*** EXERCISE TEXT
Tillus elongatus is a species of beetle in the family Cleridae. It is found in the Palearctic. The “Holz” in the German common name Holzbuntkäfer indicates that these checkered beetles are found in wood.
Although Tillus elongatus can reach up to a size of 1 cm long, the beetle is rarely seen by humans, as it primarily resides hidden in the wood of trees. The colouration of the males differs from that of the females.

== Name and classification ==
The earliest known systematic record of the species is by Carolus Linnaeus in 1758. It is listed in the 10th edition of his Systema naturae under genus Chrysomela, number 78, as Chrysomela elongata atra, thorace rubro subvilloso (Lat."elongated black Chrysomela, red chest moderately hairy"). This explains the epithet elongata. After Fabricius established the genus Lagria, Olivier, in 1790, placed the species in the genus Tillus. Five species of this genus have been identified in Europe. Olivier reasoned solely based on anatomical features that the beetle could not belong to either the leaf beetles (Chrysomelidae) or to Lagriinae.

== Anatomy ==
Tillus elongatus reaches lengths of 7 to 10 mm. The body of the male is especially long and cylindrical. In contrast to most checkered beetles, Tillus elongatus is plainly coloured. The male is uniformly black. The female, on the other hand, has a reddish brown pronotum and bluish black elytra. In rare cases, the base of the pronotum of the male is also completely or partially red. The elytra of the female are less parallel than those of the male. On the top side of both sexes are long, slanted hairs. The hairs are coarse and black. The pronotum and elytra may have transverse white spots.
******
**USING THE INFORMATION**
1) Decide whether each statement agrees with the beetle text, and support each yes or no answer with the deciding words of the text, quoted exactly: (a) Carolus Linnaeus made the earliest known systematic record of the species in 1758. (b) The male of Tillus elongatus is uniformly black. (c) Olivier placed the species in the genus Tillus in 1758.
2) Duplicate the part of the beetle text from "Although Tillus elongatus" up to and including "or to Lagriinae.".
*** DATA EXTRACTS
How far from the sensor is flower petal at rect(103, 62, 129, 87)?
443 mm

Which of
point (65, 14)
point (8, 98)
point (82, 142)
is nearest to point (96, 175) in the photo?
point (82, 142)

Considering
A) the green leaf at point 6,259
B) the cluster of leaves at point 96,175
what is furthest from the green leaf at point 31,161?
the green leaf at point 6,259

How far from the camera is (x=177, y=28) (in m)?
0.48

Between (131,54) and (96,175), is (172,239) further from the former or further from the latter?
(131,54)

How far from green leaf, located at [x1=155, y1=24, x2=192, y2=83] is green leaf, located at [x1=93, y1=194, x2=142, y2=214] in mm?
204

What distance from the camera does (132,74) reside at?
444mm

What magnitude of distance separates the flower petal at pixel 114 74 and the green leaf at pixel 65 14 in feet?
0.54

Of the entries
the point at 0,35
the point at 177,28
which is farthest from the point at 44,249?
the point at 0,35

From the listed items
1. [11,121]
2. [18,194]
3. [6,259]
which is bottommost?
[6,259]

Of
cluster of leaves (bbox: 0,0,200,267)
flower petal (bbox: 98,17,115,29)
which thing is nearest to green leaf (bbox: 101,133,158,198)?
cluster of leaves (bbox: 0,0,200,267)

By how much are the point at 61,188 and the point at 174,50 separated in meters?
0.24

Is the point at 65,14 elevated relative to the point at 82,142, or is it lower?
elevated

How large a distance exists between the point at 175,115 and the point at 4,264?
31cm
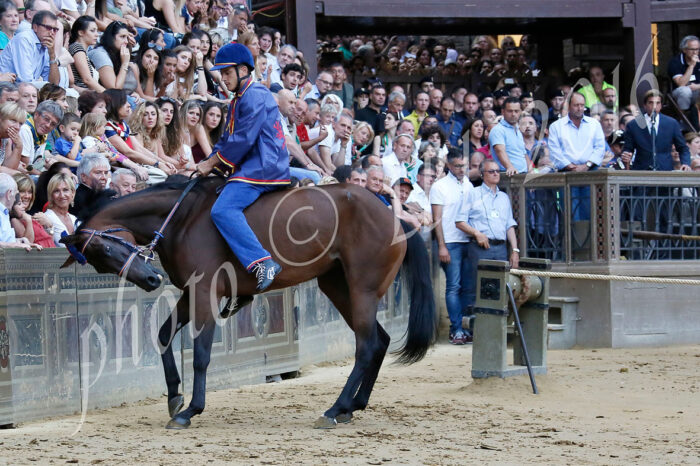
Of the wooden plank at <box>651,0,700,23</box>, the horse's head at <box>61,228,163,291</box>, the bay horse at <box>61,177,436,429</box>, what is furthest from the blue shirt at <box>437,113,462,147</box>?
the horse's head at <box>61,228,163,291</box>

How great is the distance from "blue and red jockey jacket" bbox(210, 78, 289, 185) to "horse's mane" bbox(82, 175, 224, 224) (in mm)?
223

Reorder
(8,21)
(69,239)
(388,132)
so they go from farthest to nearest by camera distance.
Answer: (388,132), (8,21), (69,239)

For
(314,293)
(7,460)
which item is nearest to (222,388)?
(314,293)

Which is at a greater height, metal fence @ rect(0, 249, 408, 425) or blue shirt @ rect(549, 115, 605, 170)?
blue shirt @ rect(549, 115, 605, 170)

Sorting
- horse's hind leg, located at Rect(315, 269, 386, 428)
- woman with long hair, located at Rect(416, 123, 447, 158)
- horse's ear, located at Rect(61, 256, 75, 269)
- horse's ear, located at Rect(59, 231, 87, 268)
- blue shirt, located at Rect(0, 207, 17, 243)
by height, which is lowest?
horse's hind leg, located at Rect(315, 269, 386, 428)

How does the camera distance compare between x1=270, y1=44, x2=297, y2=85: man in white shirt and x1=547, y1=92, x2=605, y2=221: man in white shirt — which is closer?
x1=547, y1=92, x2=605, y2=221: man in white shirt

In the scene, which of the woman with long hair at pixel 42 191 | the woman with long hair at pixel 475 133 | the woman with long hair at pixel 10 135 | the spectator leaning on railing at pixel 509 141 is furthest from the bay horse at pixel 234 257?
the woman with long hair at pixel 475 133

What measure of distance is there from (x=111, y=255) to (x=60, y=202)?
4.67 feet

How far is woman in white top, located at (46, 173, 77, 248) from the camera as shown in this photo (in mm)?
9109

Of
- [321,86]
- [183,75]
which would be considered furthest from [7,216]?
[321,86]

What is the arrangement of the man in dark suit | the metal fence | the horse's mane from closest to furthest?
the metal fence < the horse's mane < the man in dark suit

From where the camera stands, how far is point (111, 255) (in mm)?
8023

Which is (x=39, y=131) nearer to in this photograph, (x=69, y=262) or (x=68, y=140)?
(x=68, y=140)

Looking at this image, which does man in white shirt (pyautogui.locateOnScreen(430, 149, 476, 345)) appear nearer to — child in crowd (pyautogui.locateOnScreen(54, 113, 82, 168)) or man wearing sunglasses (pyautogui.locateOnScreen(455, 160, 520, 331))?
man wearing sunglasses (pyautogui.locateOnScreen(455, 160, 520, 331))
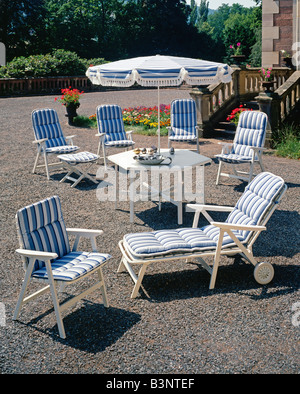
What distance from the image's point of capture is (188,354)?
4.84 meters

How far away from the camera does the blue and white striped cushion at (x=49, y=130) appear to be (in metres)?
11.4

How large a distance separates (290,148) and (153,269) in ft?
25.5

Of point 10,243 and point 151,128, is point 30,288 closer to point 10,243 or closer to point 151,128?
point 10,243

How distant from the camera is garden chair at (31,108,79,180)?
11.3 meters

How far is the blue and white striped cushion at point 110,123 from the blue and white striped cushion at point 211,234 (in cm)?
566

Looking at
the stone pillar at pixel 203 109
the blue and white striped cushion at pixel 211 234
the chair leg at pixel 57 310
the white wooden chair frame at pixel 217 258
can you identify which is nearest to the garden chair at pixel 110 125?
the stone pillar at pixel 203 109

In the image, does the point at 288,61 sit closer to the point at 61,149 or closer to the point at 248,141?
the point at 248,141

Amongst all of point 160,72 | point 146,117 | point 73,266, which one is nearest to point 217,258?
point 73,266

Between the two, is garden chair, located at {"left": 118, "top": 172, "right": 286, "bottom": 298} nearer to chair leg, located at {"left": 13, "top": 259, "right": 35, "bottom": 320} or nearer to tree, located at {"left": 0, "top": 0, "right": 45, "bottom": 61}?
chair leg, located at {"left": 13, "top": 259, "right": 35, "bottom": 320}

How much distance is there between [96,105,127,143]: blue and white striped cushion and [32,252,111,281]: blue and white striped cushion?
6.42m

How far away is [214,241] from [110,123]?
21.3 ft

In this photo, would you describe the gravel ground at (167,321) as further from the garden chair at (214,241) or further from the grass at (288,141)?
the grass at (288,141)

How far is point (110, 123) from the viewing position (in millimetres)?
12133

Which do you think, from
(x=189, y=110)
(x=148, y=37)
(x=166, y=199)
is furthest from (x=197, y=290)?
(x=148, y=37)
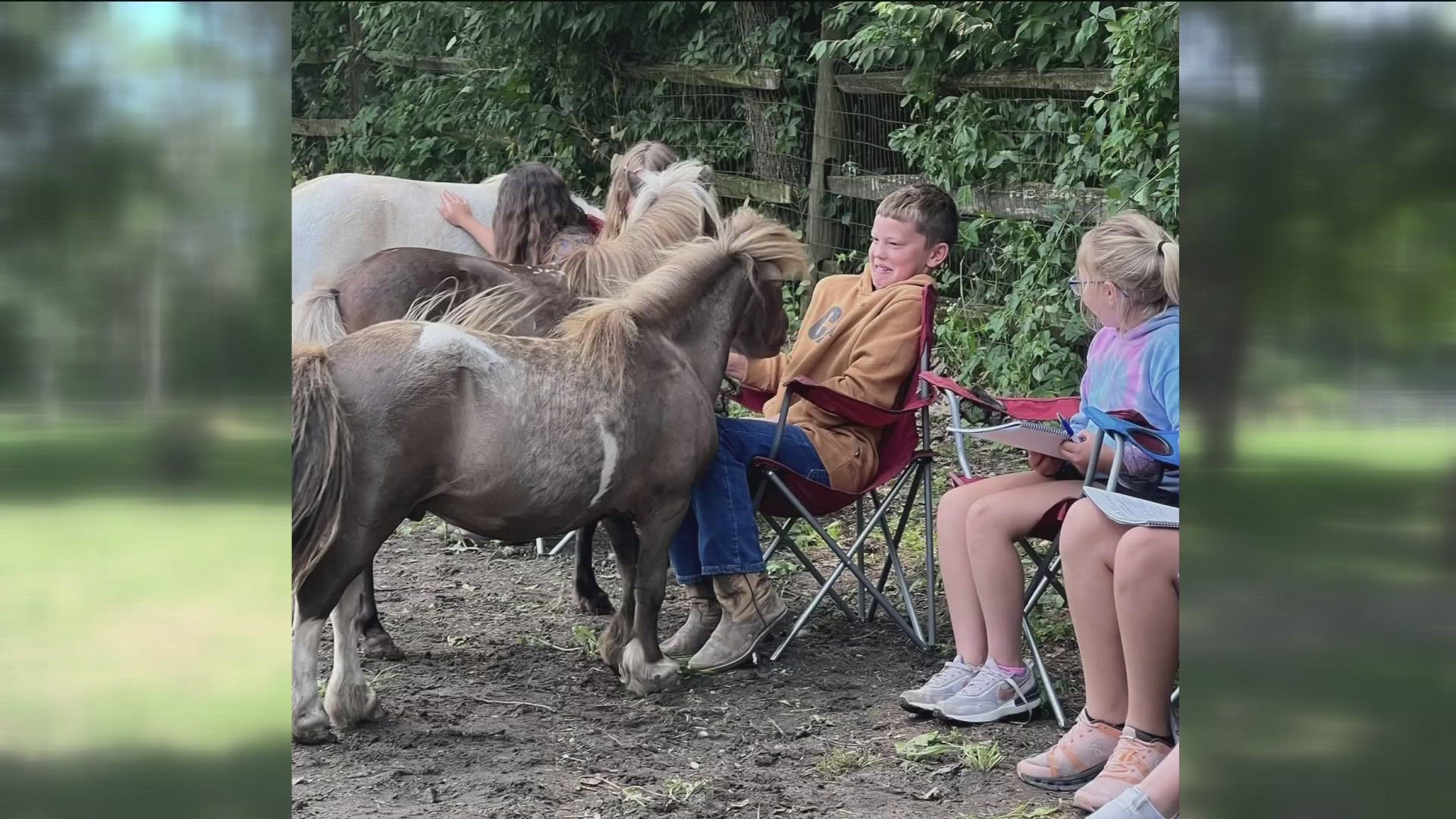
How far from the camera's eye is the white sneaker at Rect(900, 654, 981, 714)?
10.2ft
******
**WRITTEN RESPONSES**
1)
(a) Yes: "The earliest known systematic record of the species is by Carolus Linnaeus in 1758."
(b) Yes: "The male is uniformly black."
(c) No: "Olivier, in 1790, placed the species in the genus Tillus."

2)
Although Tillus elongatus can reach up to a size of 1 cm long, the beetle is rarely seen by humans, as it primarily resides hidden in the wood of trees. The colouration of the males differs from that of the females.

== Name and classification ==
The earliest known systematic record of the species is by Carolus Linnaeus in 1758. It is listed in the 10th edition of his Systema naturae under genus Chrysomela, number 78, as Chrysomela elongata atra, thorace rubro subvilloso (Lat."elongated black Chrysomela, red chest moderately hairy"). This explains the epithet elongata. After Fabricius established the genus Lagria, Olivier, in 1790, placed the species in the genus Tillus. Five species of this genus have been identified in Europe. Olivier reasoned solely based on anatomical features that the beetle could not belong to either the leaf beetles (Chrysomelidae) or to Lagriinae.